Stored dataset items »

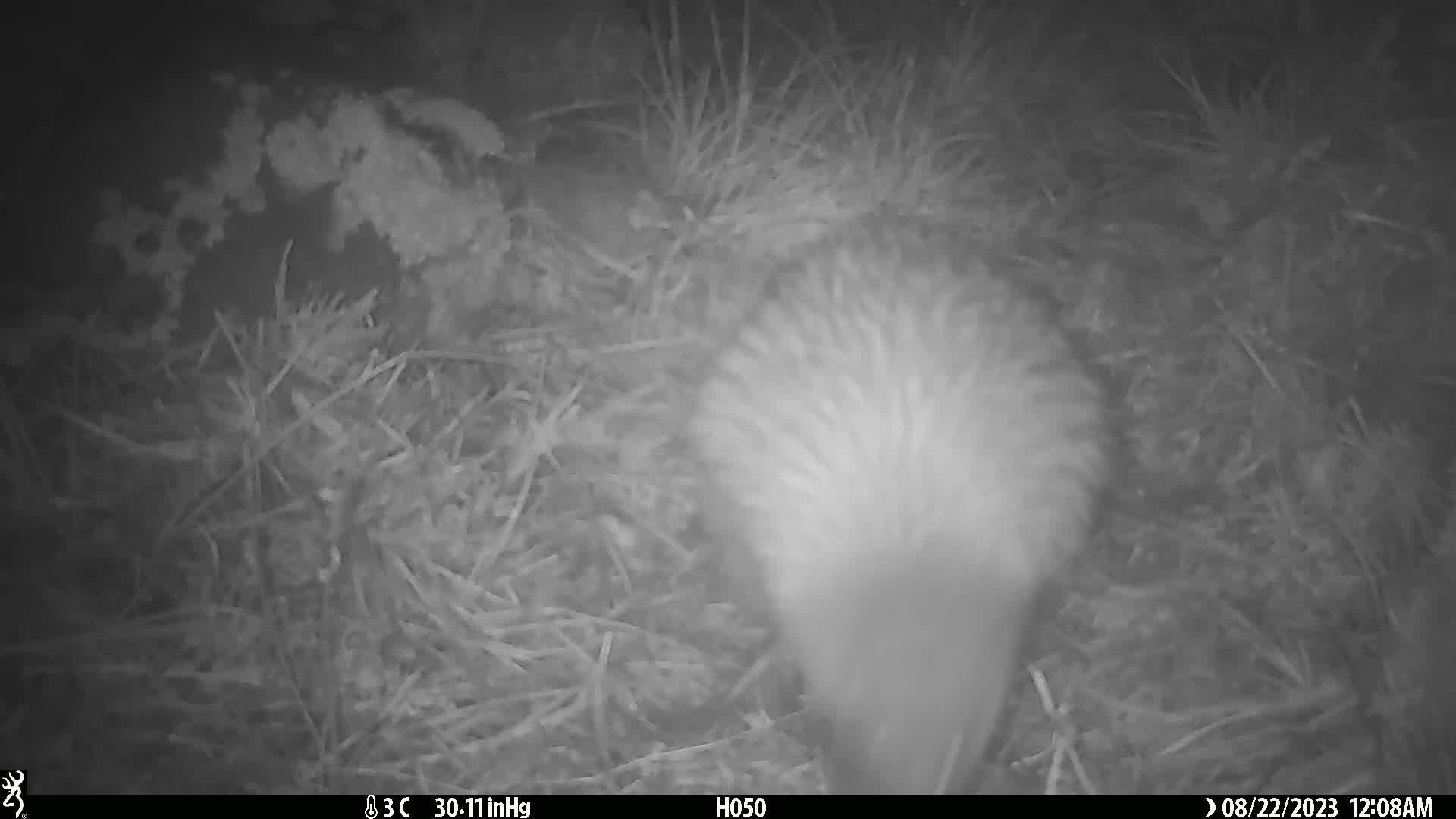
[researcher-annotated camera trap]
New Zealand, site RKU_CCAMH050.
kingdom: Animalia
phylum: Chordata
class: Aves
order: Apterygiformes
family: Apterygidae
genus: Apteryx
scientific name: Apteryx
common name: kiwi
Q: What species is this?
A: Kiwi (Apteryx).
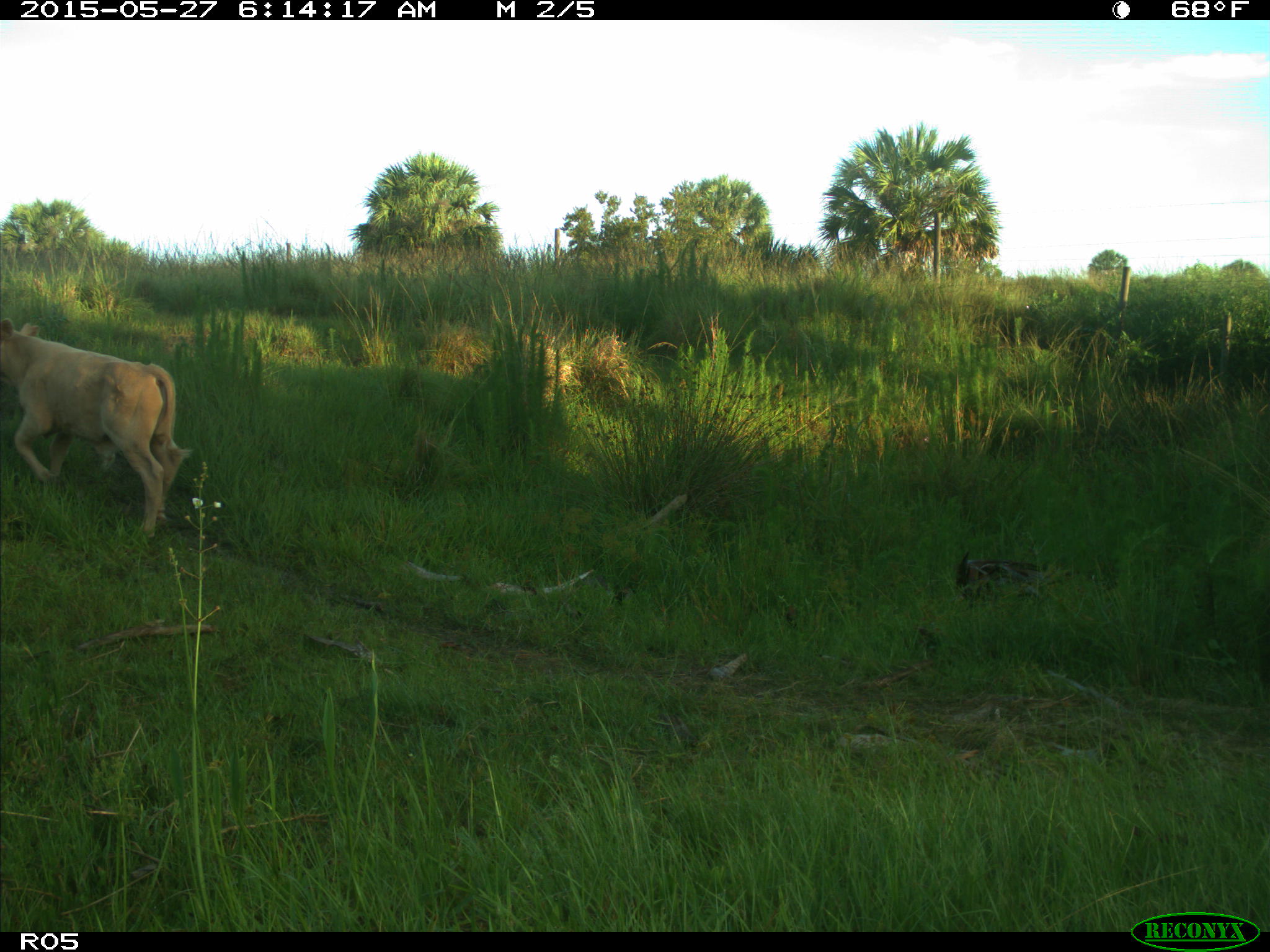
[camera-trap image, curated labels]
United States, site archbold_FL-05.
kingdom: Animalia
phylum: Chordata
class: Mammalia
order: Artiodactyla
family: Bovidae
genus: Bos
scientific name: Bos taurus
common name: domestic cow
Bos taurus (domestic cow).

Exercise » Restate the data above word for word. Do not include the images.

Finished exercise »
[researcher-annotated camera trap]
New Zealand, site RKU_CCAMH050.
kingdom: Animalia
phylum: Chordata
class: Aves
order: Apterygiformes
family: Apterygidae
genus: Apteryx
scientific name: Apteryx
common name: kiwi
Q: What species is this?
A: Kiwi (Apteryx).
[camera-trap image, curated labels]
United States, site archbold_FL-05.
kingdom: Animalia
phylum: Chordata
class: Mammalia
order: Artiodactyla
family: Bovidae
genus: Bos
scientific name: Bos taurus
common name: domestic cow
Bos taurus (domestic cow).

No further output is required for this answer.